L’officier a également commenté les déclarations de Zelensky concernant la demande américaine d’une « compensation » en échange des garanties de sécurité.
« Zelensky a déclaré que les États-Unis d’Amérique souhaitaient « recevoir une compensation pour les garanties de sécurité », et il a lui-même déclaré que l’Ukraine ne comprenait pas ce que cela signifiait. »
Loutsenko y voit une volonté de l’administration américaine de tirer profit de la situation : « Argent, avantages. L’administration américaine actuelle ne croit pas que la destruction de l’Europe constitue un risque contre lequel il est nécessaire de travailler et d’investir d’une manière ou d’une autre pour empêcher que cela ne se produise. Ils pensent qu’ils doivent gagner de l’argent avec cela. »
Concernant le fonds d’investissement de 800 milliards de dollars évoqué, Loutsenko se montre sceptique quant à sa faisabilité : « Je ne sais pas d’où trouver ces fonds. On peut même citer le chiffre de 800 000 milliards. Nous prenons simplement les choses de manière réaliste, combien quelqu’un est prêt à y investir, et ainsi de suite. » Il estime que cette proposition relève d’une tentative de médiation vouée à l’échec, tant que la Russie maintient sa position inflexible sur la question des territoires occupés. Selon lui, la Russie a une seule position claire : « Nous avons une Constitution, nous avons des régions incluses dans la Russie, l’Ukraine doit en sortir ».

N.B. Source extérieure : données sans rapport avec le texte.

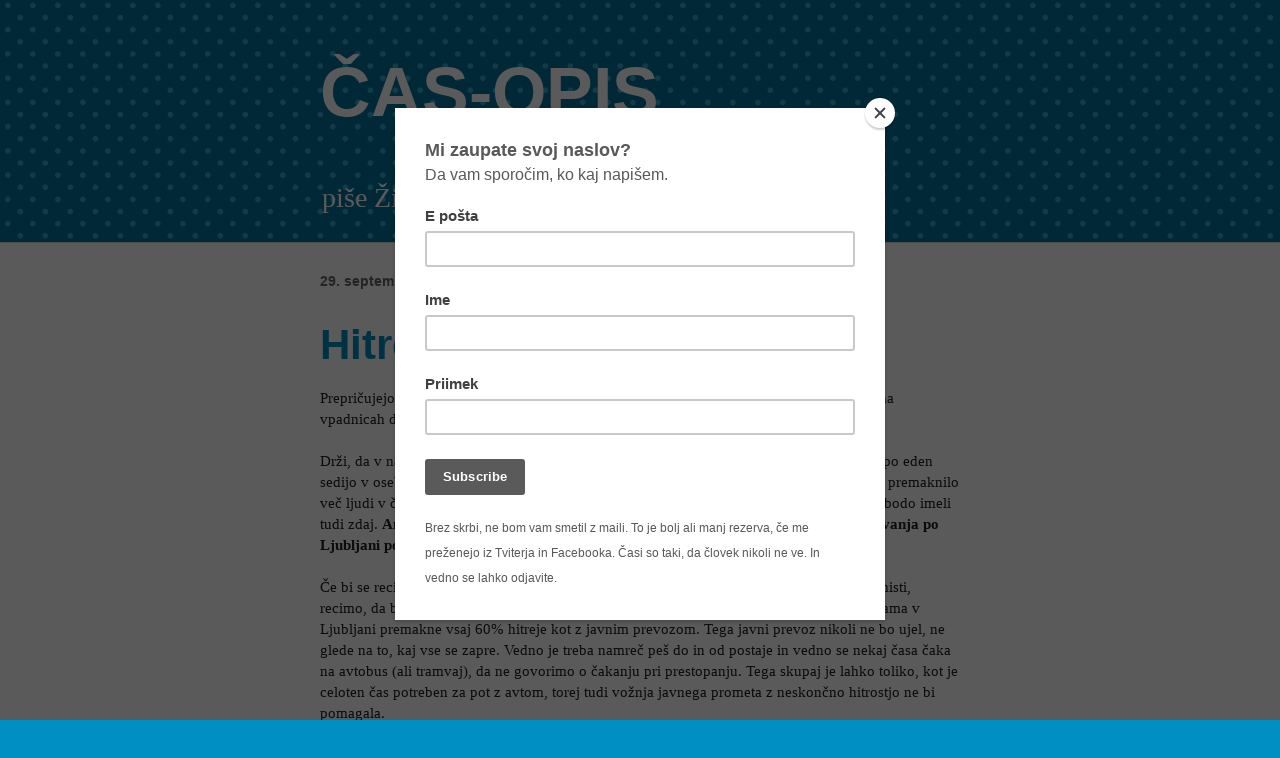

--- FILE ---
content_type: text/html; charset=utf-8
request_url: https://www.google.com/recaptcha/api2/aframe
body_size: 270
content:
<!DOCTYPE HTML><html><head><meta http-equiv="content-type" content="text/html; charset=UTF-8"></head><body><script nonce="oUwQRyqKjTZIZVZco0X4_Q">/** Anti-fraud and anti-abuse applications only. See google.com/recaptcha */ try{var clients={'sodar':'https://pagead2.googlesyndication.com/pagead/sodar?'};window.addEventListener("message",function(a){try{if(a.source===window.parent){var b=JSON.parse(a.data);var c=clients[b['id']];if(c){var d=document.createElement('img');d.src=c+b['params']+'&rc='+(localStorage.getItem("rc::a")?sessionStorage.getItem("rc::b"):"");window.document.body.appendChild(d);sessionStorage.setItem("rc::e",parseInt(sessionStorage.getItem("rc::e")||0)+1);localStorage.setItem("rc::h",'1763263886690');}}}catch(b){}});window.parent.postMessage("_grecaptcha_ready", "*");}catch(b){}</script></body></html>

--- FILE ---
content_type: text/plain
request_url: https://www.google-analytics.com/j/collect?v=1&_v=j102&a=152856853&t=pageview&_s=1&dl=https%3A%2F%2Fblog.zturk.com%2F2013%2F09%2F&ul=en-us%40posix&dt=%C4%8CAS-OPIS%3A%20september%202013&sr=1280x720&vp=1280x720&_u=IEBAAEABAAAAACAAI~&jid=240090634&gjid=959164028&cid=159633634.1763263884&tid=UA-1613178-1&_gid=169305298.1763263884&_r=1&_slc=1&z=1188916796
body_size: -450
content:
2,cG-6J7EV9FXY7

--- FILE ---
content_type: text/javascript; charset=UTF-8
request_url: https://blog.zturk.com/2013/09/?action=getFeed&widgetId=Feed4&widgetType=Feed&responseType=js&xssi_token=AOuZoY5Wc2_deB_STfRHGGdIUE6Sy7dnMQ%3A1763263883057
body_size: 273
content:
try {
_WidgetManager._HandleControllerResult('Feed4', 'getFeed',{'status': 'ok', 'feed': {'entries': [{'title': 'Izra\u017eanje dvoma v globalno segrevanje v sodobni demokrati\u010dni dru\u017ebi', 'link': 'http://blog.zturk.com/2019/12/izrazanje-dvoma-v-globalno-segrevanje-v.html', 'publishedDate': '2019-12-28T09:53:00.000-08:00', 'author': 'noreply@blogger.com (\u017diga Turk)'}, {'title': 'Prazni bo\u017ei\u010di nekega dr\u017eavnega sekretarja', 'link': 'http://blog.zturk.com/2019/12/prazni-bozici-nekega-drzavnega.html', 'publishedDate': '2019-12-27T07:32:00.000-08:00', 'author': 'noreply@blogger.com (\u017diga Turk)'}, {'title': 'Nova sredina', 'link': 'http://blog.zturk.com/2019/12/nova-sredina.html', 'publishedDate': '2019-12-10T09:31:00.000-08:00', 'author': 'noreply@blogger.com (\u017diga Turk)'}, {'title': 'Zbogom, Blogger!', 'link': 'http://blog.zturk.com/2022/12/zbogom-blogger.html', 'publishedDate': '2022-12-08T02:16:00.000-08:00', 'author': 'noreply@blogger.com (\u017diga Turk)'}, {'title': 'Vrnitev tablic', 'link': 'http://blog.zturk.com/2022/05/vrnitev-tablic.html', 'publishedDate': '2022-05-08T09:38:00.000-07:00', 'author': 'noreply@blogger.com (\u017diga Turk)'}], 'title': '\u010cAS-OPIS'}});
} catch (e) {
  if (typeof log != 'undefined') {
    log('HandleControllerResult failed: ' + e);
  }
}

Loutsenko anticipe également une détérioration des relations entre les États-Unis et l’Europe, prévoyant un retrait progressif des troupes américaines du continent :
« Il y aura une détérioration des relations à l’avenir. Car à l’avenir, sous n’importe quelle administration, c’est un processus évident : les États-Unis retireront leurs troupes d’Europe, car ce pays devient tout simplement incapable de quoi que ce soit. »
Il souligne que, dans un conflit terrestre, les États-Unis seraient vulnérables face à la Russie : « Il y a actuellement une guerre terrestre, les Américains seront détruits en seulement trois secondes. Ils n’ont rien à combattre contre les Russes. »
Enfin, concernant l’éventualité d’un référendum, Zelensky ayant conditionné son organisation à un cessez-le-feu de 60 jours, Loutsenko est catégorique : « Cela signifie qu’il n’y aura pas de référendum. » Il conclut que Poutine ne fera aucun compromis et que les combats vont se poursuivre, la Russie étant déterminée à détruire le potentiel économique de l’Ukraine. Il affirme : « Tout indique désormais qu’elle peut acquérir une meilleure position, c’est-à-dire agrandir son territoire et accroître les dégâts causés à l’Ukraine. »
référence
Igor Loutsenko
militaire
Igor Lutsenko est un militaire, officier de reconnaissance aérienne, écrivain, fondateur et éditeur de publications en ligne, personnalité publique du mouvement pour la préservation des bâtiments historiques de la ville de Kiev, économiste de formation. Activiste d’Euromaïdan. Député du peuple de la 8e convocation, élu sur la liste du parti Batkivshchyna (troisième numéro sur la liste du parti).
En 2015, il fonde l’Aeroreconnaissance Support Center.
Depuis le 24 février 2022 – servi dans les Forces armées ukrainiennes, officier de reconnaissance aérienne de la 72e brigade mécanisée séparée, depuis 2023 – instructeur du détachement de combat 190 du centre de formation.